Anagarypus australianus

Scientific classification
- Kingdom: Animalia
- Phylum: Arthropoda
- Subphylum: Chelicerata
- Class: Arachnida
- Order: Pseudoscorpiones
- Family: Garypidae
- Genus: Anagarypus
- Species: A. australianus
- Binomial name: Anagarypus australianus Muchmore, 1982

= Anagarypus australianus =

- Genus: Anagarypus
- Species: australianus
- Authority: Muchmore, 1982

Species of pseudoscorpion

Anagarypus australianus is a species of pseudoscorpion in the Garypidae family. It was described in 1982 by American arachnologist William Muchmore. The specific epithet australianus refers to Australia, the country of its known distribution.

==Description==
The body length of the holotype is 2.75 mm, with that of paratypes 2.85–4.05 mm. The colour is mainly dark brown, with light brown legs.
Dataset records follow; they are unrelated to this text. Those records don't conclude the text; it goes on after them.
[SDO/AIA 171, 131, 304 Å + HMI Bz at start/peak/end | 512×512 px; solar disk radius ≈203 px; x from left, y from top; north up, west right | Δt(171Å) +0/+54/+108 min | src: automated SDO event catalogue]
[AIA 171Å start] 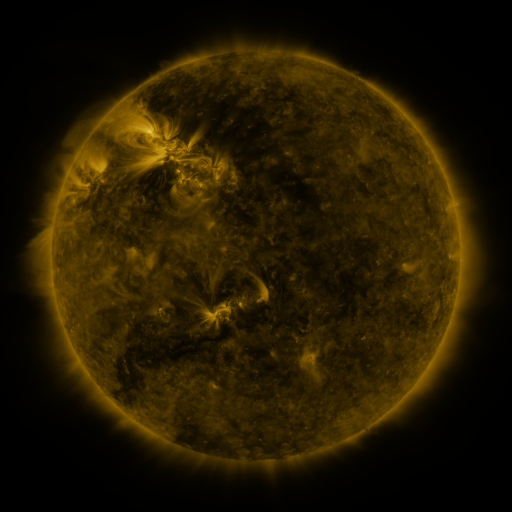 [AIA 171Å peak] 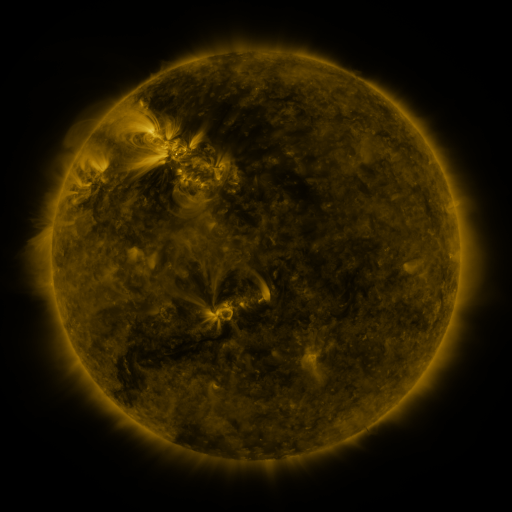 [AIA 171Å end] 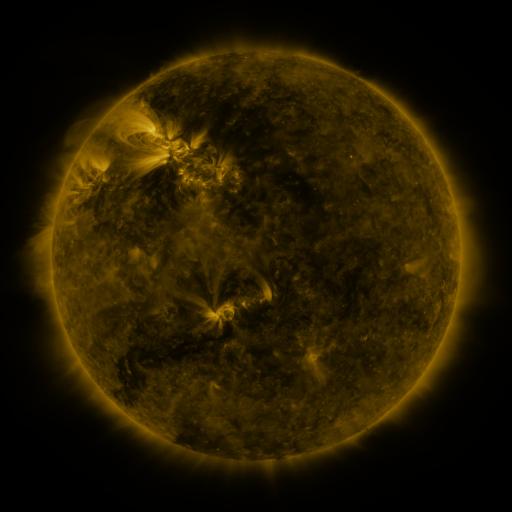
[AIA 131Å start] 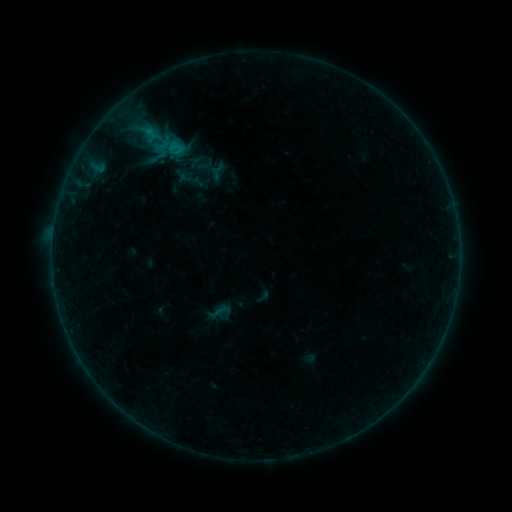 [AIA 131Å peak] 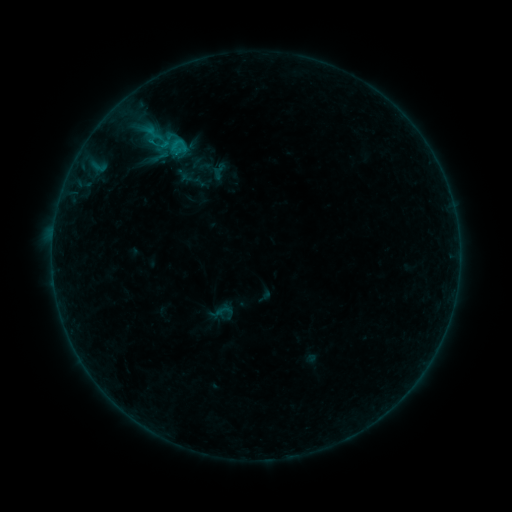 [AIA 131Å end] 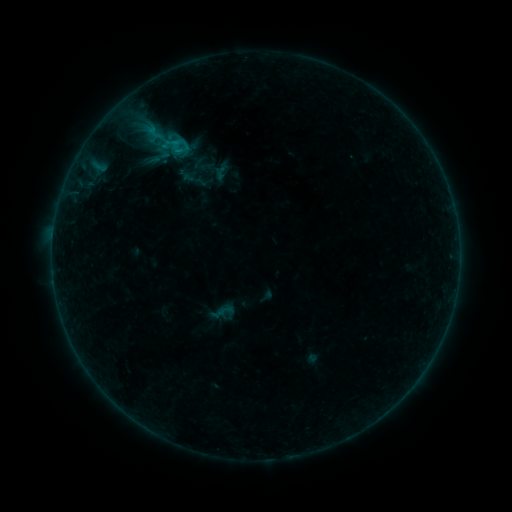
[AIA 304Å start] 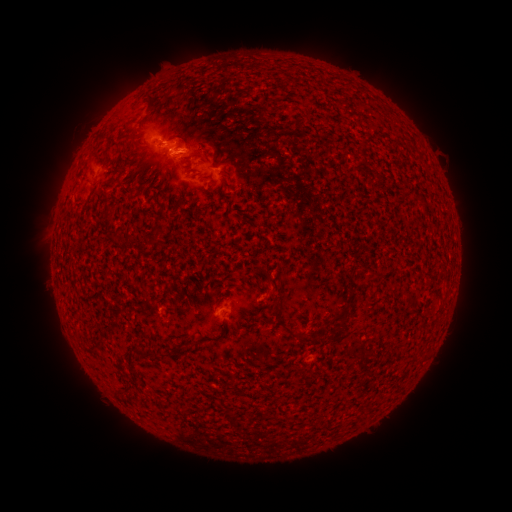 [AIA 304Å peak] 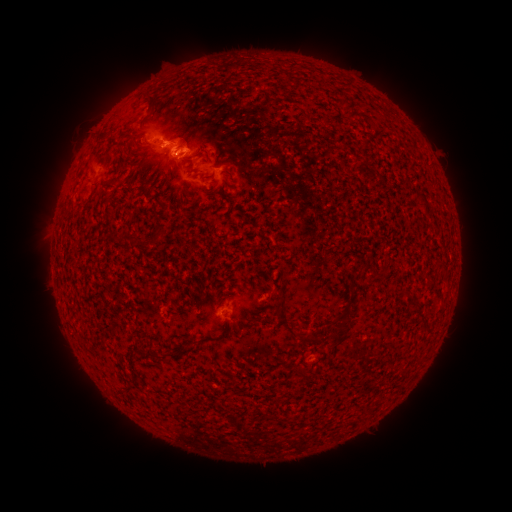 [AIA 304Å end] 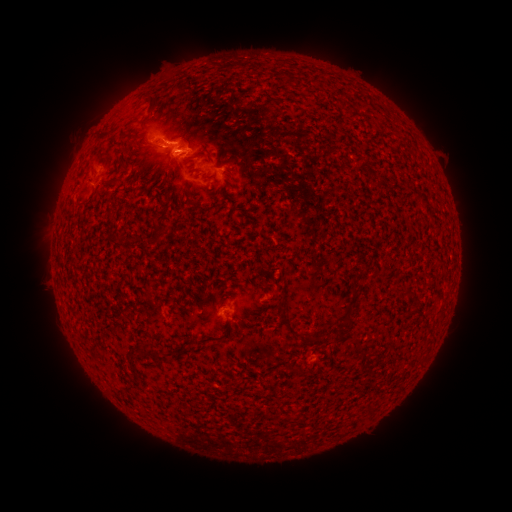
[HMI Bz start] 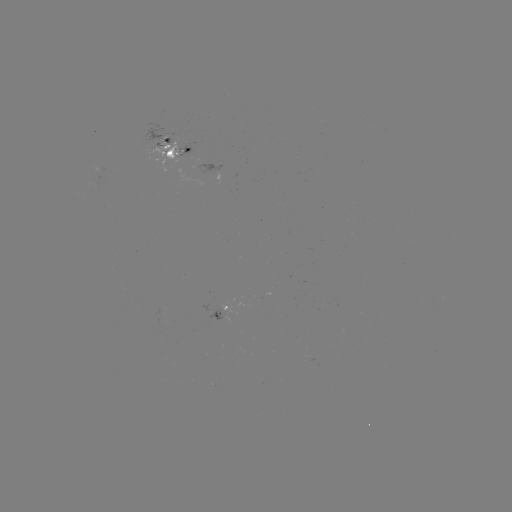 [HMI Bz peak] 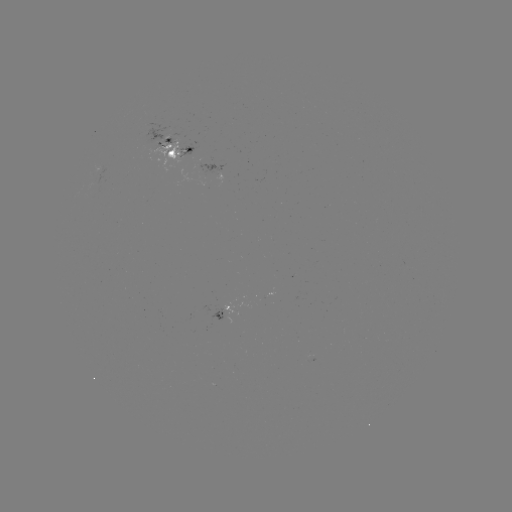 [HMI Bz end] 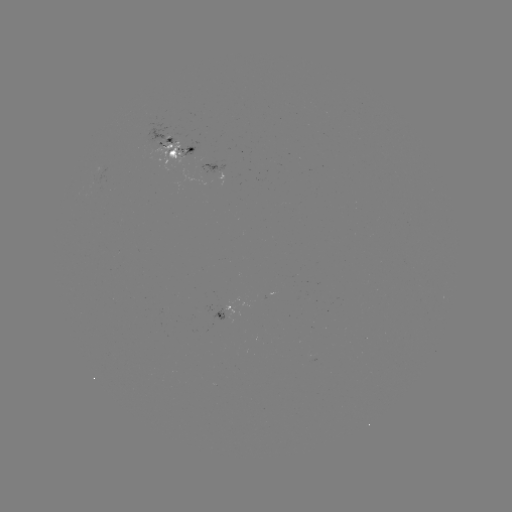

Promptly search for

==Distribution and habitat==
The species occurs in Far North Queensland beneath stones in coastal island habitats, including several on the Great Barrier Reef. The type locality is Nymph Island. It has also been recorded from Maria Island in the northern Gulf region of the Northern Territory.

==Behaviour==
The pseudoscorpions are terrestrial predators.